**Short task**
Print every line of the material below with no changes.

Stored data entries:
[START]

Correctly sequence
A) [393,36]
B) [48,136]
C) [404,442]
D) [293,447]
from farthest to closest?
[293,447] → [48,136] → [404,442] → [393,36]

[END]

**Exercise solution**
Correctly sequence
A) [393,36]
B) [48,136]
C) [404,442]
D) [293,447]
from farthest to closest?
[293,447] → [48,136] → [404,442] → [393,36]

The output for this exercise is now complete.